BRANO SCELTO:
========================================================================

Ho semplicemente detto di essere d'accordo con lui e di aver apprezzato molto il suo intervento, cosa di cui secondo me l'Italia aveva bisogno perché lui, in quanto influencer, ha sicuramente più probabilità di farsi ascoltare. Questo non significa farlo diventare un idolo, ma anche se fosse sicuramente il problema non sarebbe di Fedez ma di chi lo idolatra, quindi esattamente perché te la prendi con lui quando invece dovresti prendertela con chi lo tratta come un dio sceso in terra?
Poi che non ti senti rappresentata da lui va benissimo, ma da qua a dire che non ha il diritto di dire certe cose (perché questo hai detto negli ask precedenti) c'è un po' di differenza.
2) Maturazione, sì. Non si tratta di frasi fatte. Poi se tu vuoi credere che siano cose dette per moda, problemi tuoi. Capisci che però c'è un problema di fondo nel tuo modo di ragionare?
Se tu pensi che Fedez - in questo caso - abbia detto determinate cose per moda e non perché le pensa davvero stai in un certo senso sminuendo dei diritti che in teoria per te dovrebbero essere importanti, se addirittura arrivi a pensare che la gente ne parli per moda e non perché ci crede sul serio.
E, tra le altre cose, perché mi fai la morale sull'essere coraggiosi? Non ho mai detto che Fedez è stato coraggioso a fare quell'intervento. Ho semplicemente detto che lui, a differenza di una persona comune, poteva permettersi di farlo perché prima di tutto sarebbe stato ascoltato molto di più e soprattutto perché se qualcuno lo trascina in tribunale può permettersi di pagare le spese legali. Non ho mai parlato di coraggio, ho parlato semplicemente del potersi permettere di fare un discorso del genere in diretta nazionale.

========================================================================

RECORD DEI DATI:
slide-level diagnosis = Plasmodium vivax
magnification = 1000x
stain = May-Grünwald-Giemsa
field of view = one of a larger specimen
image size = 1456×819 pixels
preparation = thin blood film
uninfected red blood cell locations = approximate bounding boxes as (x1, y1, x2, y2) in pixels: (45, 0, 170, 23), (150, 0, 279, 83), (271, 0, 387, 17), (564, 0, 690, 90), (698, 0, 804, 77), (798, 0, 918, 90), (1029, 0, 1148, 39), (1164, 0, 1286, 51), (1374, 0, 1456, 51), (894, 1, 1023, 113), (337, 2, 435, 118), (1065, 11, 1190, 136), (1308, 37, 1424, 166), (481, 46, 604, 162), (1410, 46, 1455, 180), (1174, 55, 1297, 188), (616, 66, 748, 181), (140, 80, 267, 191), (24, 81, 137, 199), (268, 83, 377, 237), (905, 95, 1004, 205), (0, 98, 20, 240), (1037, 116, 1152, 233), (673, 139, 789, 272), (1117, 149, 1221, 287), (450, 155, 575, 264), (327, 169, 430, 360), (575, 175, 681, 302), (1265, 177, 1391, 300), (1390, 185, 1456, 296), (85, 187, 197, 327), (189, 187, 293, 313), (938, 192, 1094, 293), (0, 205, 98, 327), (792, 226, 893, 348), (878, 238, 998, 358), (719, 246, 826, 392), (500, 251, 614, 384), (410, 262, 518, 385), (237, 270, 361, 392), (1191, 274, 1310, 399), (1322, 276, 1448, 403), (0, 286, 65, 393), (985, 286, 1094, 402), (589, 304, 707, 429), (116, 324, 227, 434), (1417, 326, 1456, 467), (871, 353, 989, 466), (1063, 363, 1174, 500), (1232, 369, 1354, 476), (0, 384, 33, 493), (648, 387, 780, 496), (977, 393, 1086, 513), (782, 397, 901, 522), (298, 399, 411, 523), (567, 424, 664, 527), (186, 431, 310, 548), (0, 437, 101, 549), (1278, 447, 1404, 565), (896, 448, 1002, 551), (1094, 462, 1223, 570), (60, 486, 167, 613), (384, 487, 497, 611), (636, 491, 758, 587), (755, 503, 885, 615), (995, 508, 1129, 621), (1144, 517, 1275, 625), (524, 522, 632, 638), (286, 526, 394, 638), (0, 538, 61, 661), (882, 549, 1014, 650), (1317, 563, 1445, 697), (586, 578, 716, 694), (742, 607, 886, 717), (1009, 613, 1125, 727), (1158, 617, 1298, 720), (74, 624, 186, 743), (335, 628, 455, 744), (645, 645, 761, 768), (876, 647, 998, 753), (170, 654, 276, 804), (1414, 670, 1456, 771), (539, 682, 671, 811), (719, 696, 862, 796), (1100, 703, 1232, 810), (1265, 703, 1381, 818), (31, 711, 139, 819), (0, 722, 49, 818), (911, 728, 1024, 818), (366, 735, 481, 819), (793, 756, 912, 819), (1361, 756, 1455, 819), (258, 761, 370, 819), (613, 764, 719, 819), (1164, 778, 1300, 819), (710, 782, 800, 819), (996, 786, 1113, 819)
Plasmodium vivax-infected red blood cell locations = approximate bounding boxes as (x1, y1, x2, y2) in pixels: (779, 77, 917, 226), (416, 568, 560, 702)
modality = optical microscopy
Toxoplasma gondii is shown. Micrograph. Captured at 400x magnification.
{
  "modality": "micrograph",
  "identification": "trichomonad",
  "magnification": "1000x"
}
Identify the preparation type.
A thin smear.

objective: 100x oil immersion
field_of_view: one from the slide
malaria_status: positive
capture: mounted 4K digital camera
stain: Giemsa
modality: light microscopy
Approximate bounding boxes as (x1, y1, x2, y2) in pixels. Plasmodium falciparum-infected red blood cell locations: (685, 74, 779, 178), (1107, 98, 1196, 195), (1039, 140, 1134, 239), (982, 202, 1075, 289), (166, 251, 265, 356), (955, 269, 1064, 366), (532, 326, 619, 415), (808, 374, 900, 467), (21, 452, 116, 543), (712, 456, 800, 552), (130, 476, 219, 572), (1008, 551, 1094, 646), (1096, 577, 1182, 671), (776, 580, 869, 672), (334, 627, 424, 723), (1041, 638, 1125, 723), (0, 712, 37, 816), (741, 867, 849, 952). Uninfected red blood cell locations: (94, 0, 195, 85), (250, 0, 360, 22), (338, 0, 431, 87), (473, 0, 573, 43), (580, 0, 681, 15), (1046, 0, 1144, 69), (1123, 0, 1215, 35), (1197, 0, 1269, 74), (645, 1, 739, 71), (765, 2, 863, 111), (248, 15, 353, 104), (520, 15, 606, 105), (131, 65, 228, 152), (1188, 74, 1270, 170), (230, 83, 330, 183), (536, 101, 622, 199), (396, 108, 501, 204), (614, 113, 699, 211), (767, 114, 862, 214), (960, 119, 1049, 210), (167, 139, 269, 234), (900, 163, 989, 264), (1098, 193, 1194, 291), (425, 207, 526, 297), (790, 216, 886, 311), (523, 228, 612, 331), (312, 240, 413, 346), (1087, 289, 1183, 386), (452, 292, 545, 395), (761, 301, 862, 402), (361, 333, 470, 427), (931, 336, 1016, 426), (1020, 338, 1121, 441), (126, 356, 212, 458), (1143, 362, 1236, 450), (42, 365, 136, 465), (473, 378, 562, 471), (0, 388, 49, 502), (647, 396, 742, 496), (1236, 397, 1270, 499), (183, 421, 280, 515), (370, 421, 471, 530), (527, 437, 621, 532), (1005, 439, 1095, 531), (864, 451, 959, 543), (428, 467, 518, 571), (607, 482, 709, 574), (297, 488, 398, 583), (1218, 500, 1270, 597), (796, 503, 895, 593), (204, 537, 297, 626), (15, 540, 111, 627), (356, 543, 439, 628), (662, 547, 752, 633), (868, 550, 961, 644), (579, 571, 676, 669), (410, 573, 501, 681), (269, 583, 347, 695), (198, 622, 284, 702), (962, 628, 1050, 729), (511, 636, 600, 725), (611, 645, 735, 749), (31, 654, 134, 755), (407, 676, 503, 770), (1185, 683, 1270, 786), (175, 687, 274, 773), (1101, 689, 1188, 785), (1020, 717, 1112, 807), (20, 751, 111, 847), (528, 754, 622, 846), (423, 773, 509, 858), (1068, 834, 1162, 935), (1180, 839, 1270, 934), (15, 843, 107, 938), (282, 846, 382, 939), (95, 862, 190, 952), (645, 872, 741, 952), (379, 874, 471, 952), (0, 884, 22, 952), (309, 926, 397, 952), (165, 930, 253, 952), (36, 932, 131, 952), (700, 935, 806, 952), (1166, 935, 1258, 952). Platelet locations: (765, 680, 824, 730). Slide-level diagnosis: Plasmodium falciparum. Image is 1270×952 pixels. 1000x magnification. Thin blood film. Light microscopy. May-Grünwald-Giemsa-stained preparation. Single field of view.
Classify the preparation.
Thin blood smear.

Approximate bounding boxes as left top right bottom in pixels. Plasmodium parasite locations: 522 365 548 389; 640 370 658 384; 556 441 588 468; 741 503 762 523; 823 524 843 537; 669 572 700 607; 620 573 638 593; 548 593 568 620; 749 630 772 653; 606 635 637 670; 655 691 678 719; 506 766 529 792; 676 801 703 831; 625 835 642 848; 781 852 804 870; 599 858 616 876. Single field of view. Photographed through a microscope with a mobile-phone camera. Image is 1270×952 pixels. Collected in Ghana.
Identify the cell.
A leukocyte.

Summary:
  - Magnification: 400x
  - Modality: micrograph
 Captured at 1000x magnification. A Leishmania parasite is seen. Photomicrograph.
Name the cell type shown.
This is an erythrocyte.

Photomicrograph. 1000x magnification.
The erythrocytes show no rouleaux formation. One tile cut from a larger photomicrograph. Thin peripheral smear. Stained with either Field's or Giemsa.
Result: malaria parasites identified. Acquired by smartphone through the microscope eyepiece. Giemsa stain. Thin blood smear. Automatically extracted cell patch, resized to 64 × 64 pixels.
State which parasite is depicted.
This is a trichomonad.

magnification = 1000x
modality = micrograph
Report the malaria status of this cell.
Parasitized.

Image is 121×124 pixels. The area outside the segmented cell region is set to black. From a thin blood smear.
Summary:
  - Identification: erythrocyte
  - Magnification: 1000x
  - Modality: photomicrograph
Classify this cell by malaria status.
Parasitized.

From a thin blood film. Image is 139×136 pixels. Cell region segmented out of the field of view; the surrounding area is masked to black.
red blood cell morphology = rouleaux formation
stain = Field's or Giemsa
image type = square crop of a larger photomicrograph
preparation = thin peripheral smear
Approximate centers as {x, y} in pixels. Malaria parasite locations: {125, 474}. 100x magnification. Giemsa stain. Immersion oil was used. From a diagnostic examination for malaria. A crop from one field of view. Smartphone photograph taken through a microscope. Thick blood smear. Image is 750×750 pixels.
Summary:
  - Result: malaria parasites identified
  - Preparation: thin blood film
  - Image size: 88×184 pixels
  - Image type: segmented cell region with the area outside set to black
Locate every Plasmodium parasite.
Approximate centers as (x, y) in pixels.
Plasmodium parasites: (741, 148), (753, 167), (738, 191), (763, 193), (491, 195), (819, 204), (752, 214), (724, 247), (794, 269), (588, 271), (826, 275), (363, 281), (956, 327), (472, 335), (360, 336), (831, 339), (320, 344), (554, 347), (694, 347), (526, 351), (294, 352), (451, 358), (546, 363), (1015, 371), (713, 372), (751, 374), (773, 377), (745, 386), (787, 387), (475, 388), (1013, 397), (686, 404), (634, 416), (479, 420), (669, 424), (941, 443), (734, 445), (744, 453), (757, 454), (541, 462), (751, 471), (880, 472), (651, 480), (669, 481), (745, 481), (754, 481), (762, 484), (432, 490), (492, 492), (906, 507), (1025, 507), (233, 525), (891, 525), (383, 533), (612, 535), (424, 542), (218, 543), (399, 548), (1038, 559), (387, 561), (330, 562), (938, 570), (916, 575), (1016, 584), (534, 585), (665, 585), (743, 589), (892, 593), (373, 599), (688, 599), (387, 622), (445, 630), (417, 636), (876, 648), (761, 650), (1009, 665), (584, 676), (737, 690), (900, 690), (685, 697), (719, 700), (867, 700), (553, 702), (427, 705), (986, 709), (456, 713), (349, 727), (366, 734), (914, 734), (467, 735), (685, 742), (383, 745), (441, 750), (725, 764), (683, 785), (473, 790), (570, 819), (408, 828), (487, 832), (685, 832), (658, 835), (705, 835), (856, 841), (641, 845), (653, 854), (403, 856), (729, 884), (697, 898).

========================================================================

CONSEGNE DELL'ESERCIZIO:
**A)** Nel brano su Fedez, per quali due motivi lui, a differenza di una persona comune, poteva permettersi quell'intervento?
**B)** Prosegui il brano su Fedez a partire dalla sua ultima frase.
I record sono materiale separato dal brano.

RISPOSTE:
**A)** Perché sarebbe stato ascoltato molto di più e perché, se qualcuno lo trascina in tribunale, può permettersi di pagare le spese legali.

**B)**
3) La mia concezione dei leoni da tastiera è più o meno quella che hai detto tu: persone che, attraverso uno schermo, insultano gli altri sentendosi grandi e potenti solo perché hanno uno schermo che li protegge. E tu esattamente cosa hai fatto prima? Hai definito Fedez rivoltante, Chiara Ferragni un'ochetta (se non erro)... Questo non è insultare? Senza motivo poi, perché bastava dire che non ti era piaciuto il suo intervento e spiegare perché senza cadere nella banalità di insultare le persone solo perché non ti piacciono.
E non giocarti la carta del vittimismo con la frase: "lui al centro dell'attenzione e io liquidata e definita leone da tastiera", perché obiettivamente è la verità. Ovvio che lui sta al centro dell'attenzione, stiamo parlando di un influencer! E tu non è che sei invisibile perché sei gay, ma lo sei perché sei una persona comune! E sì, ti ho definita leone da tastiera perché è ciò che penso delle persone che insultano senza motivo gli altri.
Anche perché hai ammesso che il problema non era tanto il discorso di Fedez quanto il fatto che fosse stato idolatrato dalla massa... E hai ragione su questo, ma allora prenditela con la massa!
4) Non ti azzardare a dire che non posso dire alla gente di non rompere i coglioni perché devo sostenere la comunità. Io le persone della comunità LGBT+ le sostengo, lo facevo anche prima di rendermi conto di farne parte, ma sostenere non significa lasciar passare tutto.
Se un determinato atteggiamento mi rompe le palle e mi fa perdere le staffe, a me non frega nulla che si tratti di una persona gay, bi, pan, etero, o qualsiasi altro orientamento, non frega nulla che faccia parte della comunità o meno. Sostenere le persone della comunità non vuole giustificare ogni cosa perché si tratta comunque di esseri umani e come tali sbagliano e come tali possono dire e fare cose con cui non mi trovo d'accordo, come quelle dette da te. E se non sono d'accordo lo dico, anche con modi bruschi perché è il mio carattere. Non è che solo perché siamo parte della stessa comunità allora devo stare zitta e farmi andare bene tutto perché devo sostenerti.
E il fatto che io sia una newcomer non cambia le cose. Però grazie per aver rimarcato il fatto che io in questa situazione ci sia dentro da meno tempo di te, da sola non ci sarei mai arrivata!
5) Premetto che il mio blog non è impostato per ricevere domande in anonimo. È impostato per ricevere domande, punto. Purtroppo se tolgo l'opzione impedisco l'arrivo di qualsiasi domanda, non solo le anonime.
Detto ciò, non sono le domande in anonimo in sé a turbarmi. Sono le domande in anonimo fatte in un certo modo. E ti spiego subito il perché.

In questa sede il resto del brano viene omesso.